The latter characteristic isn’t exactly a reliable metric for filtering out the bad fish. So we did not include any surviving brands that have scandals in the past. Anyone of these should make a perfect choice for helping you keep that cough under control.
Safety when using cough medicines
The first thing to get out of the way is that you should always listen to what your doctor has to say. Some doctors may recommend not doing anything about it because it’s likely to go away on its own. While others may recommend something off of this list. Of course, you should visit the doctor should the above drugs be unable to relieve you of the discomforts of enduring a cough.
Additionally, be wary of the instructions that come together with the medicine, since some drugs just do not mix. If you’re taking multiple drugs at once, consult your doctor beforehand. For instance, dextromethorphan is a common ingredient in cough suppressants but is well-known to interfere with depression medications. Other medicines may lead to an increase in blood pressure, while others may worsen existing symptoms that are as a result of a different disease.
Some words of caution
Improper use of medicines is one of the leading causes of death in the United States (including overdose). It’s only natural, then that we finish off by giving you some tips on how to avoid being another statistic. Cough suppressants are no different from other medicines. If you treat them badly, they will definitely lead to serious organ damage and even death. Most people think an overdose refers to chugging down a whole bottle of serum, but more often, it’s just because of failure of following instructions.
Read the Label
Always read the instructions that come with the bottle. Make sure you know what you are taking for your cough. So if anything goes awry, you’ll have a simple time of explaining it to your doctor. Even better, you can skip that whole charade and not get yourself in such a position, to begin with.
Don’t take medicine for more than a week
As a general rule, over-the-counter drugs are NOT a substitute for seeing a doctor. If your cough does not improve after a week, or if the medicine doesn’t seem to have any relative improvements even after three days, go see your doctor.
Always use the correct dose
Don’t ever drink medicine out of the bottle. Also, take your medicine at the right time and just the right amount. High doses will lead to liver damage or worse, while low doses are just not effective. If anything, you may be secretly starting a superbug epidemic right in your home.
Be careful with combination medicines
Try as much as you can to avoid arbitrarily picking medicines off the counter with medicine you’re already using. When mixed in such fashions, medicine can have some pretty disastrous consequences. Always consult your doctor regarding new medicines before getting them. If you have allergic reactions, you need to follow the same advice.
Keep out of reach of children
Children are by far the most likely to be harmed by poorly handled drugs. For one, always make sure the drug you’re giving them is suitable for children. You can see this on the box or check it online. All the previous advice regarding allergies and dosage also follows. If possible, track the last time you gave the medicine to your kid. If your kid is under the age 4 you shouldn’t give him/her any cough suppressing medicine. Unless your kid’s pediatrician gives you a prescription.
Don’t treat every cough
Sometimes, a cough doesn’t really mean anything, so not treating it is the only logical course of action to follow. Of course, there’s no real way of knowing whether it does or not, so if it doesn’t go away after a few days, or if other symptoms accompany it, it’s a safe bet to see a doctor first. Self-medication doesn’t always work, and even when it does, it’s not always the best response to getting sick.

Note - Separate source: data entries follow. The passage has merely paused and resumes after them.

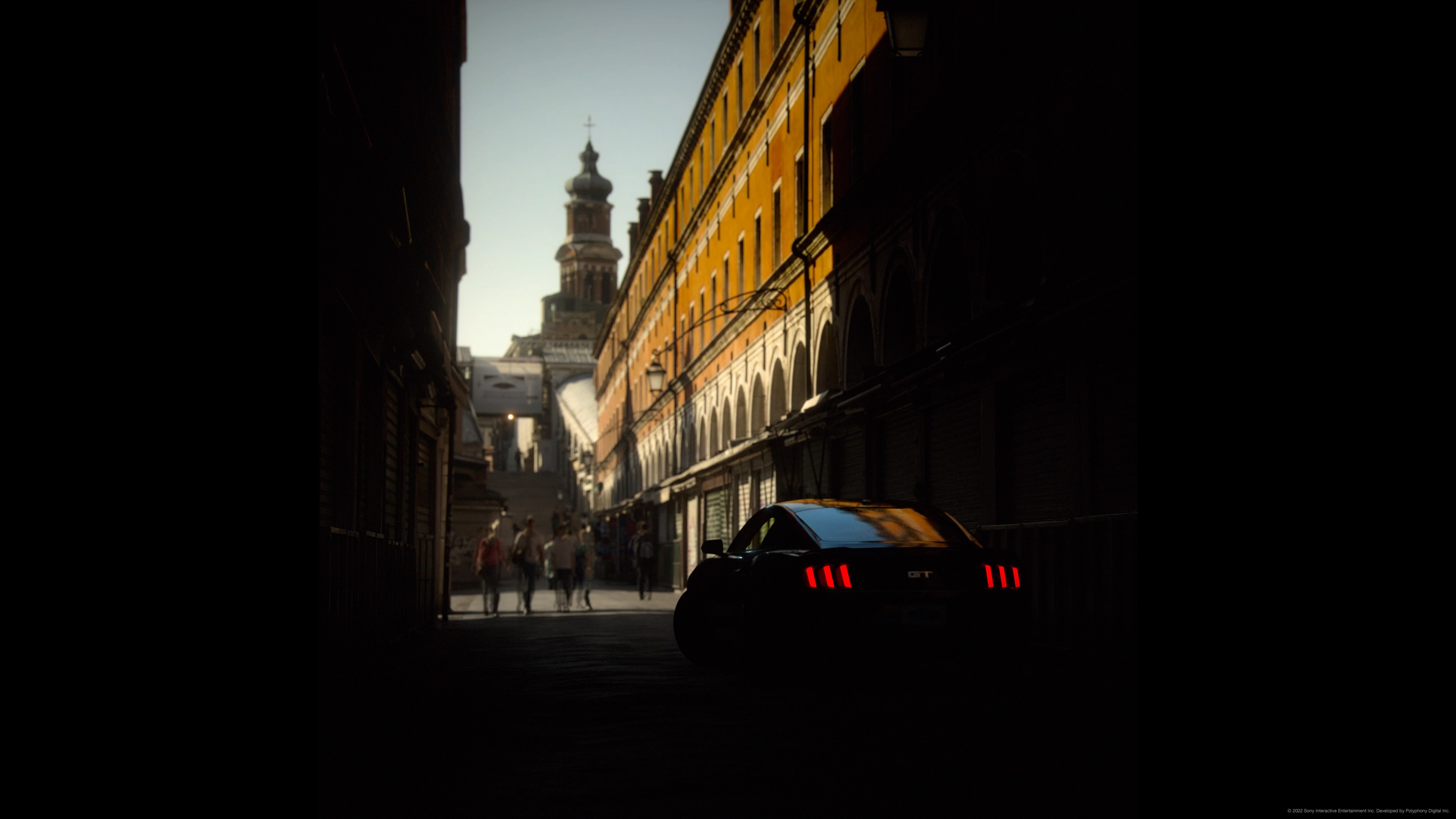 Gran Turismo Car Race Cars Video Games Street Art Gran Turismo 7 Polyphony Digital Italy Ford Ford M 3840x2160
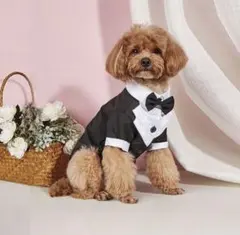 犬服 タキシード 小型犬用のサムネイル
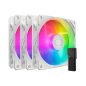 Cooler Master SickleFlow Edge 120 ARGB 3-Pack Fan Kit (White)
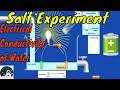 Electrical conductivity of water experiment | Learn Basic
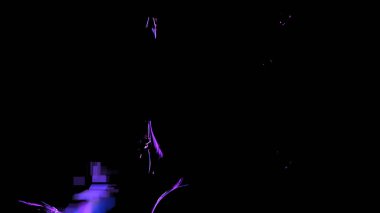 Fantezi kaotik renkli fraktal desen. Soyut Fraktal şekiller. 3D render resimde arka plan veya duvar kağıdı.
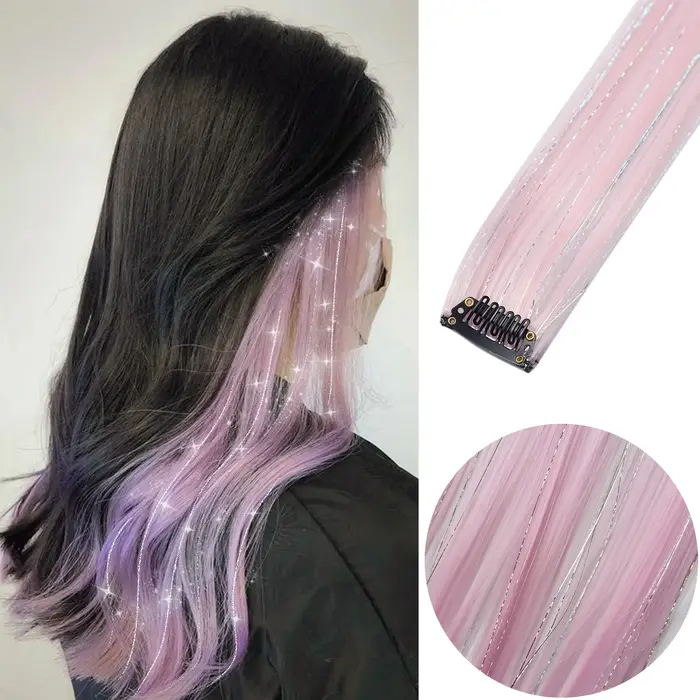 Extensions capillaires synthétiques à clips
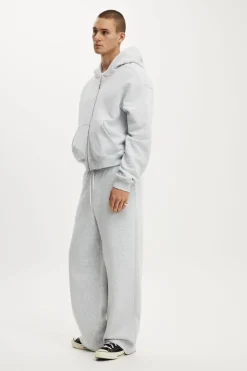 Cropped Zip Up Hoodie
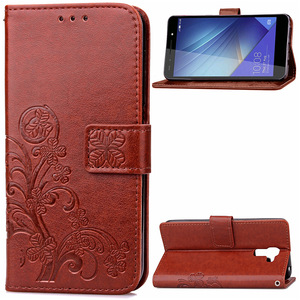 Productos más vendidos teléfono móvil Flip cubierta de cuero para Huawei <span class=keywords><strong>honor</strong></span> Y6 <span class=keywords><strong>6X</strong></span> V8 V9 9 8 cuero Flip caso con kickstand - Product Image 2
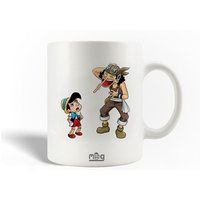 Keramische mok Maniacase Usopp en Pinokio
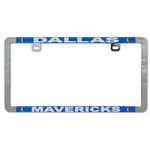 Wholesale-Dallas Mavericks Metal Lic. Plate Frame Slim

Being stuck indoors all day thanks to the flu is never fun. In fact, if a cough is bad enough, your head will pound so badly. Plus, you may not even be able to sleep. Other times, your breath is just gone and you have all kinds of trouble sleeping. Cough suppressants are meant to alleviate the pain of having to endure all this. They will be able to give you huge amounts of relief so you can perform your other duties more diligently.